La seule possibilité offerte à l’entreprise pour contrôler les fichiers et mails personnels du salarié est d’avertir au préalable les salariés et les représentants du personnel.
En l’espèce, suite à la découverte dans les tiroirs du bureau d’un de ses employés de photos érotiques, l’employeur avait décidé de fouiller l’ordinateur de ce dernier en son absence et avait trouvé un dossier contenant des fichiers personnels n’ayant aucun rapport avec son activité professionnelle. Fait classique, le salarié est licencié pour faute grave.
L’affaire est portée devant le Conseil des Prud’hommes qui juge le licenciement valable. La Cour d’appel a confirmé le jugement, mais la Chambre sociale a cassé son arrêt, le 17 mai 2005, et renvoyé l’affaire devant la Cour d’appel de Versailles.
Pour justifier sa décision la Cour de cassation a rappelé que "l’employeur ne peut ouvrir les fichiers identifiés par le salarié comme personnels contenus sur le disque dur de l’ordinateur mis à disposition qu’en présence de ce dernier ou celui-ci dûment appelé".

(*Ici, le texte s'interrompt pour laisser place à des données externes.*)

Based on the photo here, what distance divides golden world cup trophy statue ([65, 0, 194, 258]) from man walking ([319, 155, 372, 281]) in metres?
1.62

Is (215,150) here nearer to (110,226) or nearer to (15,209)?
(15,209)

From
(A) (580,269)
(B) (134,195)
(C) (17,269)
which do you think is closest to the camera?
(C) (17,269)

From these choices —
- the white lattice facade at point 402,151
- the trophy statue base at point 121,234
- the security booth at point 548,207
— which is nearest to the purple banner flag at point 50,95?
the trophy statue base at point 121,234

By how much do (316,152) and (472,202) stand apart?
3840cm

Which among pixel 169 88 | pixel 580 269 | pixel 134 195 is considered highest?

Mais, l’originalité de la décision n’est pas là. Elle réside dans la limite apportée à ce principe dans la mesure où la Cour a précisé que la consultation des fichiers personnels pouvait se faire en l’absence du salarié "en cas de risque ou d’événement particulier".
Cette décision apporte donc une précision de taille à l’arrêt Nikon du 2 octobre 2001, confirmé depuis, par ailleurs, par d’autres arrêts. Cependant, il faudrait préciser la notion de "risque ou événement particulier" car elle risque de donner lieu à des interprétations diverses et variées.